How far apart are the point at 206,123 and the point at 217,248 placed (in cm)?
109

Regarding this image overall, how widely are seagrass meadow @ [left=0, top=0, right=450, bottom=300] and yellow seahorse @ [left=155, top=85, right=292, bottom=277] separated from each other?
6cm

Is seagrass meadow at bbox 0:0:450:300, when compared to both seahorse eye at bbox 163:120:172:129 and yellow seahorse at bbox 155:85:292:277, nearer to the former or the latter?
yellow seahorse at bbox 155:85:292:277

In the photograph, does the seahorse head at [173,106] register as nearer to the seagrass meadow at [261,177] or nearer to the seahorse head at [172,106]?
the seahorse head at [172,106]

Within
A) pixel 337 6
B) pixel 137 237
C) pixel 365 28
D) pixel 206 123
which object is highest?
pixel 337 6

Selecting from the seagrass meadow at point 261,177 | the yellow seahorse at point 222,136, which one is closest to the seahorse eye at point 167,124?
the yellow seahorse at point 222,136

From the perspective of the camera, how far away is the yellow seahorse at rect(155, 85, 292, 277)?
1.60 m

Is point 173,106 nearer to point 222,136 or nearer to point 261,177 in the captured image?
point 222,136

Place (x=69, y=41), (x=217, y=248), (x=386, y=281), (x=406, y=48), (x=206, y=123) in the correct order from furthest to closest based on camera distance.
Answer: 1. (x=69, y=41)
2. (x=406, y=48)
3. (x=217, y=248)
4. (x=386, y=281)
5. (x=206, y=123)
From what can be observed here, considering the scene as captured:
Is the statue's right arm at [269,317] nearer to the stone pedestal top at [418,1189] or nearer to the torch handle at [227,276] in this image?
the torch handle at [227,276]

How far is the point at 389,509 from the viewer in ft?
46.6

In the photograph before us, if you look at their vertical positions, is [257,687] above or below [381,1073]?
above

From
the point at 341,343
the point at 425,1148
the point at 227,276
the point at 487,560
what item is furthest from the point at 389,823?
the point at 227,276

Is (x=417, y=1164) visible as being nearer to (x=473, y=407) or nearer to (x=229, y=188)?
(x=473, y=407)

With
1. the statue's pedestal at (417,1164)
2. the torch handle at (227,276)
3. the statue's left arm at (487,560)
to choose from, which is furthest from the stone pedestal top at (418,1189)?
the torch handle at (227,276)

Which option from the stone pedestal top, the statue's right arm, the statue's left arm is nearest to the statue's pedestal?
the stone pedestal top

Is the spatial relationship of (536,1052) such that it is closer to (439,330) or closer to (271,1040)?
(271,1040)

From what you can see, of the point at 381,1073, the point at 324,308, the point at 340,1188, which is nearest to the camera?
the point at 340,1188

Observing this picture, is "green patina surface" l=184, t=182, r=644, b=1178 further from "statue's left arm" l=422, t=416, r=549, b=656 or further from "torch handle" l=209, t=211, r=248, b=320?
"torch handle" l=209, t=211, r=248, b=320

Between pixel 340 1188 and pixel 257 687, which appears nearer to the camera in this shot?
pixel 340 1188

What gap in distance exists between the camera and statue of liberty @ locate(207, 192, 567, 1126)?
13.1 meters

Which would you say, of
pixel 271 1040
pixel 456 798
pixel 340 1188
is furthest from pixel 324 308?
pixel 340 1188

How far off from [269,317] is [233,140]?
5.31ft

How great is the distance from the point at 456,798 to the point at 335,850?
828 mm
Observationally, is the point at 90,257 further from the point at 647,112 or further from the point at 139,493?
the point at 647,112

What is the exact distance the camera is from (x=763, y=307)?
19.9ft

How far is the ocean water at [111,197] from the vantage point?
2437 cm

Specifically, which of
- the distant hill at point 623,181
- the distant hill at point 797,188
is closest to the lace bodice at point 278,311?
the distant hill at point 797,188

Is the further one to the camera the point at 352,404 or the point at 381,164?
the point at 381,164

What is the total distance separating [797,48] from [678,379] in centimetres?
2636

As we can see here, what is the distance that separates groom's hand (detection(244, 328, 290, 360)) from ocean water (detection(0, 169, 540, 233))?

::::::::

- THE PROBLEM -
Please format the entries above as a JSON list of strings, with one string for each line and blank lines left out.

- SOLUTION FOR THIS TASK -
[
  "How far apart are the point at 206,123 and the point at 217,248 placed (in cm)?",
  "109",
  "Regarding this image overall, how widely are seagrass meadow @ [left=0, top=0, right=450, bottom=300] and yellow seahorse @ [left=155, top=85, right=292, bottom=277] separated from each other?",
  "6cm",
  "Is seagrass meadow at bbox 0:0:450:300, when compared to both seahorse eye at bbox 163:120:172:129 and yellow seahorse at bbox 155:85:292:277, nearer to the former or the latter?",
  "yellow seahorse at bbox 155:85:292:277",
  "In the photograph, does the seahorse head at [173,106] register as nearer to the seagrass meadow at [261,177] or nearer to the seahorse head at [172,106]?",
  "the seahorse head at [172,106]",
  "Within",
  "A) pixel 337 6",
  "B) pixel 137 237",
  "C) pixel 365 28",
  "D) pixel 206 123",
  "which object is highest?",
  "pixel 337 6",
  "Selecting from the seagrass meadow at point 261,177 | the yellow seahorse at point 222,136, which one is closest to the seahorse eye at point 167,124?",
  "the yellow seahorse at point 222,136",
  "From the perspective of the camera, how far away is the yellow seahorse at rect(155, 85, 292, 277)?",
  "1.60 m",
  "Is point 173,106 nearer to point 222,136 or nearer to point 261,177 in the captured image?",
  "point 222,136",
  "Place (x=69, y=41), (x=217, y=248), (x=386, y=281), (x=406, y=48), (x=206, y=123) in the correct order from furthest to closest based on camera distance.",
  "Answer: 1. (x=69, y=41)",
  "2. (x=406, y=48)",
  "3. (x=217, y=248)",
  "4. (x=386, y=281)",
  "5. (x=206, y=123)",
  "From what can be observed here, considering the scene as captured:",
  "Is the statue's right arm at [269,317] nearer to the stone pedestal top at [418,1189] or nearer to the torch handle at [227,276] in this image?",
  "the torch handle at [227,276]",
  "How far is the point at 389,509 from the viewer in ft?",
  "46.6",
  "In the photograph before us, if you look at their vertical positions, is [257,687] above or below [381,1073]?",
  "above",
  "From",
  "the point at 341,343",
  "the point at 425,1148",
  "the point at 227,276",
  "the point at 487,560",
  "what item is furthest from the point at 389,823?",
  "the point at 227,276",
  "Is (x=417, y=1164) visible as being nearer to (x=473, y=407) or nearer to (x=229, y=188)?",
  "(x=473, y=407)",
  "With",
  "1. the statue's pedestal at (417,1164)",
  "2. the torch handle at (227,276)",
  "3. the statue's left arm at (487,560)",
  "to choose from, which is furthest from the stone pedestal top at (418,1189)?",
  "the torch handle at (227,276)",
  "Which option from the stone pedestal top, the statue's right arm, the statue's left arm is nearest to the statue's pedestal?",
  "the stone pedestal top",
  "Is the spatial relationship of (536,1052) such that it is closer to (439,330) or closer to (271,1040)?",
  "(271,1040)",
  "From what you can see, of the point at 381,1073, the point at 324,308, the point at 340,1188, which is nearest to the camera?",
  "the point at 340,1188",
  "Observing this picture, is \"green patina surface\" l=184, t=182, r=644, b=1178 further from \"statue's left arm\" l=422, t=416, r=549, b=656 or further from \"torch handle\" l=209, t=211, r=248, b=320?",
  "\"torch handle\" l=209, t=211, r=248, b=320",
  "Between pixel 340 1188 and pixel 257 687, which appears nearer to the camera in this shot?",
  "pixel 340 1188",
  "What gap in distance exists between the camera and statue of liberty @ locate(207, 192, 567, 1126)?",
  "13.1 meters",
  "Which would you say, of",
  "pixel 271 1040",
  "pixel 456 798",
  "pixel 340 1188",
  "is furthest from pixel 324 308?",
  "pixel 340 1188",
  "How far off from [269,317] is [233,140]?",
  "5.31ft",
  "How great is the distance from the point at 456,798 to the point at 335,850?",
  "828 mm",
  "Observationally, is the point at 90,257 further from the point at 647,112 or further from the point at 139,493?",
  "the point at 647,112",
  "What is the exact distance the camera is from (x=763, y=307)?",
  "19.9ft",
  "How far is the ocean water at [111,197] from the vantage point?",
  "2437 cm",
  "Specifically, which of",
  "- the distant hill at point 623,181",
  "- the distant hill at point 797,188",
  "is closest to the lace bodice at point 278,311?",
  "the distant hill at point 797,188",
  "Is the further one to the camera the point at 352,404 or the point at 381,164?",
  "the point at 381,164",
  "What is the total distance separating [797,48] from [678,379] in centimetres?",
  "2636",
  "As we can see here, what is the distance that separates groom's hand (detection(244, 328, 290, 360)) from ocean water (detection(0, 169, 540, 233))?"
]